Update the records below by replacing every instance of "concrete step" with "stone step". Leave everything else unchanged.
** begin Data **
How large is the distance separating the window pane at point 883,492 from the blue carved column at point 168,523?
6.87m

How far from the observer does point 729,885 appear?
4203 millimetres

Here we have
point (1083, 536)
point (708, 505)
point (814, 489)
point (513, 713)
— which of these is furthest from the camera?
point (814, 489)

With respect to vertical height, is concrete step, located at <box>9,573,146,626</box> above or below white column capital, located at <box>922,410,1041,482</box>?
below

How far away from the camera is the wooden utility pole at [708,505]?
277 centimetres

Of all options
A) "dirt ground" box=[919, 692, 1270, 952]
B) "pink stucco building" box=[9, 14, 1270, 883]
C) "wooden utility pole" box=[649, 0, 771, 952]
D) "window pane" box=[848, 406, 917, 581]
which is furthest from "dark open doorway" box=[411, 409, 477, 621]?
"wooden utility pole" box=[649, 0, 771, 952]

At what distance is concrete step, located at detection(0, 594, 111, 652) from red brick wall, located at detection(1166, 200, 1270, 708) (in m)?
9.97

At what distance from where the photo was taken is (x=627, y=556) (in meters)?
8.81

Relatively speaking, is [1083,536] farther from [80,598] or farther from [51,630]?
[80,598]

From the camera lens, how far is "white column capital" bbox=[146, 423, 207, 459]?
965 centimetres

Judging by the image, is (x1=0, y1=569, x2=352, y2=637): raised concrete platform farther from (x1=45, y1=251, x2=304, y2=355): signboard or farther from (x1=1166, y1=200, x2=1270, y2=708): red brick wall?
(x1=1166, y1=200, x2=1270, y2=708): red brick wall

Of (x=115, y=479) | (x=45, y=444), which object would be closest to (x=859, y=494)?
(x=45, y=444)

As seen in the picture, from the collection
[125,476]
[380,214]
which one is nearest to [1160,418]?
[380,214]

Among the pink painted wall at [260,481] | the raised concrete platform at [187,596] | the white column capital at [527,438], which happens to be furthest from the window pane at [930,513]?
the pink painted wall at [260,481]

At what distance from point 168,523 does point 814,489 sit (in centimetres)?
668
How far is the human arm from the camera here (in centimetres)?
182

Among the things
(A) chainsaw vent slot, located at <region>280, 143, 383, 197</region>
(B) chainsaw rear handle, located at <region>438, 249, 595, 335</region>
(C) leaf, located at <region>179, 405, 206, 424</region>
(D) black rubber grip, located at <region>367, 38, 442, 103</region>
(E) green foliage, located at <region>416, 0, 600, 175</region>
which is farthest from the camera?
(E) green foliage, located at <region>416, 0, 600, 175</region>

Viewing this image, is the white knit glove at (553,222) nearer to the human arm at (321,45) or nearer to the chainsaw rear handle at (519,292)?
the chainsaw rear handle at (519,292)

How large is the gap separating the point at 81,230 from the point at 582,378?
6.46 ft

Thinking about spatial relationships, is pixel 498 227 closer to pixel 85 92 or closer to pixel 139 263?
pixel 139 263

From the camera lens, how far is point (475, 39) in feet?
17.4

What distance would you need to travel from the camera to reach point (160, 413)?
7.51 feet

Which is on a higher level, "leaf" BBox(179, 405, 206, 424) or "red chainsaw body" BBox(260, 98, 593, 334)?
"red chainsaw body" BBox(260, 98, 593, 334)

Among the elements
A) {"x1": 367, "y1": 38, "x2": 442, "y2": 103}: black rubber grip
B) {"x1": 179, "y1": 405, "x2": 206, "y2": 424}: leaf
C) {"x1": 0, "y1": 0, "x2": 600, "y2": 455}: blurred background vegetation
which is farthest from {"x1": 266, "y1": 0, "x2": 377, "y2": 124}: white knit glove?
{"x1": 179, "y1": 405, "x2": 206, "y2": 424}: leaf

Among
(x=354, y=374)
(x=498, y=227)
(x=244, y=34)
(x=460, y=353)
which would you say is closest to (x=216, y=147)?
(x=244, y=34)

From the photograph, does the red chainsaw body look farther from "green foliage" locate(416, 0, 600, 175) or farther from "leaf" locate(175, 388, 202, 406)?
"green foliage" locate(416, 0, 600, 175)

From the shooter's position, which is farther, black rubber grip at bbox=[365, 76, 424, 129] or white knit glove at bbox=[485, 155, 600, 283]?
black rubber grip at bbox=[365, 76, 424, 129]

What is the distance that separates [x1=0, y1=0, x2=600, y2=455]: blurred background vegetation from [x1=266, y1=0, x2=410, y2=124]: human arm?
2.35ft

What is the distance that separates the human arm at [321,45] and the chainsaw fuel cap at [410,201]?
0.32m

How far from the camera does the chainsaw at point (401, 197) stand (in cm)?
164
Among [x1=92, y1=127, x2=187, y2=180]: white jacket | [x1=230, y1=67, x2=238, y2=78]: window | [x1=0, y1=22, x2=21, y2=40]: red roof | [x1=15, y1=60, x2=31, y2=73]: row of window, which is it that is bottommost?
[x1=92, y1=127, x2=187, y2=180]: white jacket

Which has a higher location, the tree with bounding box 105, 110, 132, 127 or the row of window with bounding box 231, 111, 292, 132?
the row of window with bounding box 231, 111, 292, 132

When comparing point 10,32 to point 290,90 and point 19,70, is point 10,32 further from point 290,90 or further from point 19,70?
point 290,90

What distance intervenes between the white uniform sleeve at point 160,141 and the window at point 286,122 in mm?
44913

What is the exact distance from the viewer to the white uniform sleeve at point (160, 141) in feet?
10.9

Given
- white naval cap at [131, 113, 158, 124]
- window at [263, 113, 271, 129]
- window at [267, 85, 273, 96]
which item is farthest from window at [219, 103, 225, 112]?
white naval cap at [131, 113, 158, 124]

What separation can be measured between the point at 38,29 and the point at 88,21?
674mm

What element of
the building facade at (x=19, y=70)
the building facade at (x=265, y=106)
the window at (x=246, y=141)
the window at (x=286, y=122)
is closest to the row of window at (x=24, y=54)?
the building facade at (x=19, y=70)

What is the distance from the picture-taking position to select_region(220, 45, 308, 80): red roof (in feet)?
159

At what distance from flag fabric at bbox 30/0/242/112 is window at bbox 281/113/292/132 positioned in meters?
** end Data **
Solved problem:
How large is the distance separating the window pane at point 883,492 from the blue carved column at point 168,523?
6.87m

How far from the observer does point 729,885 appear?
4203 millimetres

Here we have
point (1083, 536)
point (708, 505)
point (814, 489)
point (513, 713)
— which of these is furthest from the camera?
point (814, 489)

With respect to vertical height, is stone step, located at <box>9,573,146,626</box> above or below white column capital, located at <box>922,410,1041,482</box>?
below

How far away from the camera is the wooden utility pole at [708,505]?
277 centimetres

Of all options
A) "dirt ground" box=[919, 692, 1270, 952]
B) "pink stucco building" box=[9, 14, 1270, 883]
C) "wooden utility pole" box=[649, 0, 771, 952]
D) "window pane" box=[848, 406, 917, 581]
which is furthest from "dark open doorway" box=[411, 409, 477, 621]?
"wooden utility pole" box=[649, 0, 771, 952]

At what distance is stone step, located at detection(0, 594, 111, 652) from red brick wall, located at detection(1166, 200, 1270, 708) (in m)?
9.97

At what distance from where the photo was taken is (x=627, y=556) (in meters)?
8.81

Relatively speaking, is [1083,536] farther from [80,598] or farther from [51,630]?
[80,598]

From the camera lens, how far is "white column capital" bbox=[146, 423, 207, 459]?
965 centimetres

Judging by the image, is (x1=0, y1=569, x2=352, y2=637): raised concrete platform farther from (x1=45, y1=251, x2=304, y2=355): signboard or farther from (x1=1166, y1=200, x2=1270, y2=708): red brick wall?
(x1=1166, y1=200, x2=1270, y2=708): red brick wall

Of (x=115, y=479) | (x=45, y=444), which object would be closest to (x=859, y=494)?
(x=45, y=444)

As seen in the picture, from the collection
[125,476]
[380,214]
which one is nearest to [1160,418]?
[380,214]

Among the pink painted wall at [260,481] | the raised concrete platform at [187,596] | the white column capital at [527,438], which happens to be furthest from the window pane at [930,513]?
the pink painted wall at [260,481]

At what distance from point 168,523 does point 814,489 sit (in centimetres)?
668
How far is the human arm from the camera here (in centimetres)?
182

Among the things
(A) chainsaw vent slot, located at <region>280, 143, 383, 197</region>
(B) chainsaw rear handle, located at <region>438, 249, 595, 335</region>
(C) leaf, located at <region>179, 405, 206, 424</region>
(D) black rubber grip, located at <region>367, 38, 442, 103</region>
(E) green foliage, located at <region>416, 0, 600, 175</region>
which is farthest from the camera?
(E) green foliage, located at <region>416, 0, 600, 175</region>

Viewing this image, is the white knit glove at (553,222) nearer to the human arm at (321,45) or nearer to the chainsaw rear handle at (519,292)?
the chainsaw rear handle at (519,292)

How large is the gap separating the point at 81,230 from the point at 582,378?
6.46 ft

Thinking about spatial relationships, is pixel 498 227 closer to pixel 85 92 or closer to pixel 139 263?
pixel 139 263

From the camera lens, how far is point (475, 39) in feet?
17.4

What distance would you need to travel from the camera to reach point (160, 413)?
7.51 feet

Which is on a higher level, "leaf" BBox(179, 405, 206, 424) or "red chainsaw body" BBox(260, 98, 593, 334)?
"red chainsaw body" BBox(260, 98, 593, 334)

Among the elements
A) {"x1": 367, "y1": 38, "x2": 442, "y2": 103}: black rubber grip
B) {"x1": 179, "y1": 405, "x2": 206, "y2": 424}: leaf
C) {"x1": 0, "y1": 0, "x2": 600, "y2": 455}: blurred background vegetation
which is farthest from {"x1": 266, "y1": 0, "x2": 377, "y2": 124}: white knit glove?
{"x1": 179, "y1": 405, "x2": 206, "y2": 424}: leaf

Among
(x=354, y=374)
(x=498, y=227)
(x=244, y=34)
(x=460, y=353)
which would you say is closest to (x=216, y=147)?
(x=244, y=34)

From the photograph, does the red chainsaw body look farther from "green foliage" locate(416, 0, 600, 175) or farther from "leaf" locate(175, 388, 202, 406)?
"green foliage" locate(416, 0, 600, 175)

From the shooter's position, which is farther, black rubber grip at bbox=[365, 76, 424, 129] or white knit glove at bbox=[485, 155, 600, 283]?
black rubber grip at bbox=[365, 76, 424, 129]

What is the distance that separates [x1=0, y1=0, x2=600, y2=455]: blurred background vegetation from [x1=266, y1=0, x2=410, y2=124]: human arm?
2.35ft

What is the distance that separates the human arm at [321,45] and the chainsaw fuel cap at [410,201]?
0.32m

How far from the camera does the chainsaw at point (401, 197) stand (in cm)?
164
Among [x1=92, y1=127, x2=187, y2=180]: white jacket | [x1=230, y1=67, x2=238, y2=78]: window | [x1=0, y1=22, x2=21, y2=40]: red roof | [x1=15, y1=60, x2=31, y2=73]: row of window, which is it that is bottommost?
[x1=92, y1=127, x2=187, y2=180]: white jacket

Which has a higher location, the tree with bounding box 105, 110, 132, 127 or the row of window with bounding box 231, 111, 292, 132?
the row of window with bounding box 231, 111, 292, 132

When comparing point 10,32 to point 290,90 and point 19,70, is point 10,32 further from point 290,90 or further from point 19,70?
point 290,90

What distance intervenes between the white uniform sleeve at point 160,141 and the window at point 286,122 in mm?
44913

What is the exact distance from the viewer to the white uniform sleeve at point (160, 141) in feet?
10.9

Given
- white naval cap at [131, 113, 158, 124]
- window at [263, 113, 271, 129]
- window at [267, 85, 273, 96]
which item is farthest from window at [219, 103, 225, 112]?
white naval cap at [131, 113, 158, 124]

What separation can be measured between the point at 38,29 and the point at 88,21?
674mm

What element of
the building facade at (x=19, y=70)
the building facade at (x=265, y=106)
the window at (x=246, y=141)
the window at (x=286, y=122)
is closest to the row of window at (x=24, y=54)?
the building facade at (x=19, y=70)

What is the distance from the picture-taking position to select_region(220, 45, 308, 80): red roof (in feet)?
159

At what distance from flag fabric at bbox 30/0/242/112 is window at bbox 281/113/292/132 positioned in meters?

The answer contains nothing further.